California Gov. Arnold Schwarzenegger has egg on his face after being caught on tape describing a Latina state legislator as "hot." The spin in Sacramento is that he meant hot-blooded as in "passionate about public policy." But as to the question of how these comments got released to the press, it now seems that the governor's computers - which contained digital audio of many of his meetings - were hacked, the San Francisco Chronicle reports.
According to a senior administration official who spoke Sunday with The Chronicle, a preliminary investigation showed that an outside individual or individuals had apparently hacked into the computer servers of Schwarzenegger's office and downloaded the tapes.
"The state's computer system was breached from individuals using outside computers" on three separate occasions -- Aug. 29, Aug. 30 and Sept. 4, the official said, describing the breach as "a very serious matter."
Apparently, administration officials weren't happy to learn of the taping regimen.

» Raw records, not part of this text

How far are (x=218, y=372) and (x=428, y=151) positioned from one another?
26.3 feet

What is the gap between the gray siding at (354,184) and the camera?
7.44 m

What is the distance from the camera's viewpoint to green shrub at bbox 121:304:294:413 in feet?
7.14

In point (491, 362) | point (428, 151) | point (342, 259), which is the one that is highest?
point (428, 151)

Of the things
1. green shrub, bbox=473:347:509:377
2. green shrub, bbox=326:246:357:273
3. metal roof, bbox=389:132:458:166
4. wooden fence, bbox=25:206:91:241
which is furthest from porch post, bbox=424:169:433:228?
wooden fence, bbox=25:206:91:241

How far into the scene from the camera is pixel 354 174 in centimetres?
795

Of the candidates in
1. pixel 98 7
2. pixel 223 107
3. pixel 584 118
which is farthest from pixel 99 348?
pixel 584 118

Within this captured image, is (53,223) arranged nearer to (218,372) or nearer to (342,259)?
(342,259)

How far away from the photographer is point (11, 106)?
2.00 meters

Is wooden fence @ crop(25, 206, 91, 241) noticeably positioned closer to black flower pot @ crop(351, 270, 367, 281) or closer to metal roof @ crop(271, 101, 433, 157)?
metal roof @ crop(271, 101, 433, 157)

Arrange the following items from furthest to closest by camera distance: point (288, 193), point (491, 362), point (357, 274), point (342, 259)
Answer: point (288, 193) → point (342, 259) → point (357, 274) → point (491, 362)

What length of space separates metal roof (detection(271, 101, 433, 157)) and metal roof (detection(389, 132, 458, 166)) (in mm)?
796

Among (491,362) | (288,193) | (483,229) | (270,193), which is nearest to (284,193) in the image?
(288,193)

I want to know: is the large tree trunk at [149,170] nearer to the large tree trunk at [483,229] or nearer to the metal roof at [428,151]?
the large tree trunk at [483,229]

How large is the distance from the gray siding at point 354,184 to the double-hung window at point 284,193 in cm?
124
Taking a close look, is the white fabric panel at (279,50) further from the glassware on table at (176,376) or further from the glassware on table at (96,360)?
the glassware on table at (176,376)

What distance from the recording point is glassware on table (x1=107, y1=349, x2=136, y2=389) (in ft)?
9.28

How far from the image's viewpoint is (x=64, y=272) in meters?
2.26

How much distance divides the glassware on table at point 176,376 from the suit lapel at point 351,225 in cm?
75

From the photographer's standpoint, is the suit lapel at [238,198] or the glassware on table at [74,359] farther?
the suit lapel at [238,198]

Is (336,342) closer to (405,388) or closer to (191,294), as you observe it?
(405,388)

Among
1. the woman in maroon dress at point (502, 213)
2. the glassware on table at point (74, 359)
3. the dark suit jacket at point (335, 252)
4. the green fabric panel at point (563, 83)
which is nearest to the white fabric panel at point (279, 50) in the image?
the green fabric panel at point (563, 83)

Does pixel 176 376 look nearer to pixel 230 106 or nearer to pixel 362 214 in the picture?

The leaked tape sparked concern among administration officials because they said the governor has never routinely taped conversations of his staffers. Sources in the governor's office said working materials such as the tape made by Delsohn were available to only a few individuals in the governor's office, and there was immediate suspicion the tapes were obtained by someone hacking into the computers in the governor's office, where the tapes were stored digitally.
But CHP now says it was outside hackers. Which shouldn't be surprising, considering California's computer systems are well-known as obsolete.
Government systems are penetrated on a regular basis," said Bev Harris, executive director of Black Box Voting, a Seattle-based group concerned about electronic voting and hacking.
"There's a lot of government offices that you wouldn't think would be vulnerable, but they have been penetrated," she said, citing the Pentagon as having its computers recently breached by a hacker.
Harris noted that research her group did in California turned up a surprising number of government computer systems that were more than 10 years old with little protection. "There are lots of very antiquated databases in California," she said. "It's almost laughable what systems they are still using."